Edited by Angelos Dalachanis and Vincent Lemire

ORDINARY JERUSALEM 1840–1940

Is Jerusalem an ordinary city? To understand its history, should we favour a local or global approach? The goal of this collective volume is to take a head-on approach to these two persistent questions, which have long stood as a hindrance to writing the city’s history.

Taking as a departure point the conceptual framework of Open Jerusalem, a project funded by the European Research Council (ERC),1 each contribution works in its own way to confront, and transcend a double uncertainty.

 First, Jerusalem is an extraordinary city that can be understood only with the greatest possible use of the most ordinary tools of social, political and cultural-historical research. Second, Jerusalem’s local history can only be reconstructed by reference to archives often located in far-away places, including, among others, Addis Ababa, Amman, Athens, Berlin, Erevan, Istanbul, London, Madrid, Moscow, Rome, St. Petersburg, Sofia and Washington. In transforming this double contradiction into creative analytical tension, the thirty-seven authors of this volume revisit the ordinary history of a “global city” from 1840 to 1940, a century that covers the later period of Ottoman rule and most of the Mandate years.

New Objects

This new approach has thematic consequences. The new history of Jerusalem, to which this volume aims to contribute, goes beyond a study of geopolitics and religion. Western historians have long concentrated on these dimensions: from the top of the Mount of Olives they observed what they had come to find, that is, a constellation of controversial holy places clustered together on an eternal battlefield.
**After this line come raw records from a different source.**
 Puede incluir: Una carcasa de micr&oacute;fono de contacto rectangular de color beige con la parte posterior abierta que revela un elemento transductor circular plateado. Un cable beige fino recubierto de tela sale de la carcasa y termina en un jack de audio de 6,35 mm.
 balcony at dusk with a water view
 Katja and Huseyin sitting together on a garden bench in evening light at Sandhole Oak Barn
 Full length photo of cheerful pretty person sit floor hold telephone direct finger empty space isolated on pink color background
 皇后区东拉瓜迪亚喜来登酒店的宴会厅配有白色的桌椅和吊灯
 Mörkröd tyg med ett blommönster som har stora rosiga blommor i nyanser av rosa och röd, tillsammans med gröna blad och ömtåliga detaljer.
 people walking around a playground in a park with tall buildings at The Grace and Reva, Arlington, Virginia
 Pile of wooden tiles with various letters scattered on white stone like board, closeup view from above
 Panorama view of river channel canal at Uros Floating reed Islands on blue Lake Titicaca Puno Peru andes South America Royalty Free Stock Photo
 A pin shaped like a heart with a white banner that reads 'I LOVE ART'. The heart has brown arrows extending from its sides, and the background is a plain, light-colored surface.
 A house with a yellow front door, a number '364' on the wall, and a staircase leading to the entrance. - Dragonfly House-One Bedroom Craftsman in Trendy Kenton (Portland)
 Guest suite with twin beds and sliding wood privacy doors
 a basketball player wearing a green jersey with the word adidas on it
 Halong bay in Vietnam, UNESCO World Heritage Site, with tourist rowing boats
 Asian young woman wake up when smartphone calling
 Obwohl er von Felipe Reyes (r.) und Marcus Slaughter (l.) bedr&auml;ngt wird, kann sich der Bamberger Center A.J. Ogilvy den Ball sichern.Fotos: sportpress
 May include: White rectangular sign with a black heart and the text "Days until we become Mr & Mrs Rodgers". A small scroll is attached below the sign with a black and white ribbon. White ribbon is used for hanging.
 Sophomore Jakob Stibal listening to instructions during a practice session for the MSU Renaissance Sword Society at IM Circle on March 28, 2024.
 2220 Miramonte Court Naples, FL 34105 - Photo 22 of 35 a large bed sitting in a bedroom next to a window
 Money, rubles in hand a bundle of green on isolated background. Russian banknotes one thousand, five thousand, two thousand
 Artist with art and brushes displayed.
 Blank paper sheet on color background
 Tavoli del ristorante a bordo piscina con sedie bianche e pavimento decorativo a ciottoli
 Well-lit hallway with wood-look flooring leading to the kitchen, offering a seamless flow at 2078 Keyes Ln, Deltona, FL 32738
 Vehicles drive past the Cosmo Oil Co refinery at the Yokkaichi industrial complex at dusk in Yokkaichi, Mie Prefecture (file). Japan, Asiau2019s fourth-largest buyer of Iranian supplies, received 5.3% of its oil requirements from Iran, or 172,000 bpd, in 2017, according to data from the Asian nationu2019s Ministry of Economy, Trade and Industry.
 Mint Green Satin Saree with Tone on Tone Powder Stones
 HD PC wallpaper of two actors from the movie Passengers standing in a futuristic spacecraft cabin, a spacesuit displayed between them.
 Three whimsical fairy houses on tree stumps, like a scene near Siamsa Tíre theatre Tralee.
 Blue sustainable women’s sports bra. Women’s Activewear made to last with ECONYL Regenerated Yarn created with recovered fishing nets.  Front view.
Here we choose to shed light on unexpected actors hidden in the blind spots of the city’s history, too long ignored by expanding historiography, which sometimes is unperceptive and preconceived.

These actors include the printers of visiting cards, Ottoman officers in charge of fiscal censuses, angry city dwellers signing petitions in favour of modernizing the water supply system, epidemiologists fighting malaria, municipal civil servants looking to Beirut, Haifa and Nablus for inspiration, an Islamic court judge deciding a case pitting a Russian plaintiff against an Armenian defendant, an Arab parliamentarian in conversation with the creator of modern Hebrew, an orphanage built on and run along with American standards, a musician- photographer, and the engineers and investors behind an aborted tramway project.

These ordinary episodes are brought to life by ordinary actors who were part of Jerusalem’s extraordinary destiny. It is through a history told from below, through small, everyday stories, that the grand history of the city emerges with new colours.

New Timeline

Chronologically speaking, this new approach also has consequences. Though the transition from Ottoman rule (1516–1917) to the British Mandate (1917–48) has traditionally been considered a key turning point in the history of Palestine and Jerusalem, the majority of the volume’s contributors do not consider the year 1917 to be useful in their analyses.2

Nor do the historians represented here to take a strictly geopolitical approach. Making use of the chronological framework offered by the Open Jerusalem project, they chose to consider the period from 1840 to 1940 as a coherent historical sequence that is well-suited to the study of Jerusalem’s history.

The commitment to studying these hundred years is in itself a historiographical novelty. Indeed, seeing past the 1917 mark makes it possible to analyze long-term historical factors otherwise overlooked by the geopolitical watershed associated with that year.

 Between the vigorous demographic renewal and the arrival of the first European consulates in the 1840s, on the one hand, and the rise of inter-community conflict in the late 1930s, on the other, the 1840–1940 span becomes a seamless historical sequence.

This hundred-year period saw the birth, maturity and ruin of a certain model of citadinité, understood here as the way in which city dwellers share urban space, in varying degrees of harmony or conflict.